Появился высокий худой кениец, который начал разматывать длинный провод от агрегата, который был нацелен на обработку вращающимися щетками плиток тротуара. Стала видна грандиозная стройка напротив: бетонные контуры строящегося здания аэровокзала – видимо, взамен сгоревшего. Пролетела стая каких‑то громких птиц на быстро голубеющем небе.
В нашу (нашу!) забегаловку шумно зашла группа рабочих, водрузилась на высокие стулья, и им тут же принесли чай и какую‑то утреннюю еду, видимо, корпоративный завтрак перед сменой.
Работники забегаловки с грохотом подняли жалюзи рядом с нами, обнажив прилавок. К нам подошла высокая кенийка, мы заказали черный чай, который нам тут же принесли в больших кружках – вместе с какими‑то подозрительными пончиками, запечатанными (плохо запечатанными!) в полиэтилен. Чай мы выпили, а к пончикам не притронулись. Заплатили долларами, и нам принесли сдачу местными потертыми бумажками.
Начинался рабочий день. Было 6.30 утра по местному времени.
Не ходите в Африку гулять
Репортер должен быть наглым. Ну, хорошо, если не наглым, то нахальным. И циничным. Его не должно смущать то обстоятельство, что он, фотографируя людей, неизбежно нарушает некоторые их права – если не получил у снимаемых разрешения на фотографирование. Все это, конечно, не относится к публичным фигурам, в чьих должностных инструкциях должно быть написано – обязан быть фотографируемым.
Из меня хороший репортер никогда не получится, потому что я, наводя фотоаппарат на незнакомых людей, всегда ощущаю, что неправ. Острое ощущение неправоты мешает технике съемки, и мои фотоснимки незнакомых людей, как правило, не получаются хорошими.
Я решил перебороть себя и уверенно вышел из забегаловки с фотоаппаратом наготове. Метрах в двадцати на углу стояли два кенийца – высокие негры с автоматами Калашникова. Автоматы не висели на шее или на плече – их держали (как мы уже поняли, тут так принято) за рукоятку на прикладе, палец на спусковом крючке.
Отличный кадр, подумал я и навел на них объектив.
Сделал я это зря.
Патрульные заметили мой маневр. Один из них жестами показал, чтобы я прекратил еще не начатое фотографирование, второй помахал мне (автоматом), предлагая подойти.

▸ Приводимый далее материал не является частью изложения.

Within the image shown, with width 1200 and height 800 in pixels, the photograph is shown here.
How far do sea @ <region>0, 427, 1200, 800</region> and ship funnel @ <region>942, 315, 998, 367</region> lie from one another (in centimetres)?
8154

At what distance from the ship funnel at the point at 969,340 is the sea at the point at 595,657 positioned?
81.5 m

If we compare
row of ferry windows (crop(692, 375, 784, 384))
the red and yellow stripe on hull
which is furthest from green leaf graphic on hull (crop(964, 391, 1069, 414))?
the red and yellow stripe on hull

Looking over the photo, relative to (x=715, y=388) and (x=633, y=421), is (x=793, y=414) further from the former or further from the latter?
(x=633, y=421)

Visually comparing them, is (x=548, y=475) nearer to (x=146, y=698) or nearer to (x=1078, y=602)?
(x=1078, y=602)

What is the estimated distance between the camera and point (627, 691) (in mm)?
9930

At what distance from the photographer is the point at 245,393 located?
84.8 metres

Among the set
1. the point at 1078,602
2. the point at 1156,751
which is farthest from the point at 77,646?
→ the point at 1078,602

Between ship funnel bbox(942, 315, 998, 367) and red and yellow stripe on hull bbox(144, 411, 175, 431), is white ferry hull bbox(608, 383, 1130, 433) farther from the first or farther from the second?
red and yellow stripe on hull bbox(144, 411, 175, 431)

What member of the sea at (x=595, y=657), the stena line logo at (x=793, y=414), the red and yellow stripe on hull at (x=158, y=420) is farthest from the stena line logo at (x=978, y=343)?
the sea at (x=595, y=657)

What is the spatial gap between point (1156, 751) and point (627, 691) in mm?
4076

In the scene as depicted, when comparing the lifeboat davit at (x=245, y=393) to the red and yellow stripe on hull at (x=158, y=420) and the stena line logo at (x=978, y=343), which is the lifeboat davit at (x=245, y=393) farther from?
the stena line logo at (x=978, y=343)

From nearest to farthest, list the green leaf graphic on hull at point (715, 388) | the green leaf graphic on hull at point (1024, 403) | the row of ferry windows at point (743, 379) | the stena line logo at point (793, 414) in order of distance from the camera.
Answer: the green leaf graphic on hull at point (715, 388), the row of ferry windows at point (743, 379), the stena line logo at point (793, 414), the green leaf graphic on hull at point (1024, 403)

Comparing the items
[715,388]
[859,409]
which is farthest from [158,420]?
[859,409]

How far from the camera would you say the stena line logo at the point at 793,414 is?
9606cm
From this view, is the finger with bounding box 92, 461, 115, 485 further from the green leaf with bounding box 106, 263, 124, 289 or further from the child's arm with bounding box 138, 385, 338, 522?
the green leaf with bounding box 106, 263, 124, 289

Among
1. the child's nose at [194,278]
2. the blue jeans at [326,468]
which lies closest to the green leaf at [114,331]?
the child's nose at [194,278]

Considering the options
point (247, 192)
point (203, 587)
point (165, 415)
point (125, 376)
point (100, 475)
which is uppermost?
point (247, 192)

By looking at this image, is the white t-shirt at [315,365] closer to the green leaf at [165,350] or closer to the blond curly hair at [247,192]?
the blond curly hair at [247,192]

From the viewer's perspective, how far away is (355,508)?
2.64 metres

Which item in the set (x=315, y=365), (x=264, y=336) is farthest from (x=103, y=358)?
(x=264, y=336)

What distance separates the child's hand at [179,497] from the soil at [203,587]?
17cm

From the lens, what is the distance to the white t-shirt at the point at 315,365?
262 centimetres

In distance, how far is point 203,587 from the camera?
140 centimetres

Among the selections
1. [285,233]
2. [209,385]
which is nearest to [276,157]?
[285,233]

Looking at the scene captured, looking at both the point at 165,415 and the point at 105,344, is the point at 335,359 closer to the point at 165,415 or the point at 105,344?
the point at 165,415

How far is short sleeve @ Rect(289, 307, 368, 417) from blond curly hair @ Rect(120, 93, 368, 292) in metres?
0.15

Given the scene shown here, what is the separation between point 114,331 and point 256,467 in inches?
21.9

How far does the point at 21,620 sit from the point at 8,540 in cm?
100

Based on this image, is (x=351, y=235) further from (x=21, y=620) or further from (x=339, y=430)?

Так, подумал я, спрятал аппарат в футляр и начал было (подчеркнуто медленно) движение к военным. Сейчас придется рассказывать о затмении, науке, России, экспедиции и дружбе народов. Интересно, как здесь относятся к России? Но тут неожиданно пришло спасение.
Почти вплотную ко мне почти бесшумно подъехал и остановился лицом к тротуару блестящий черный «Мерседес». Из него выбрался крупный кениец в светлой рубашке с короткими рукавами и коричневых (было почему‑то сразу ясно, что дорогих) брюках.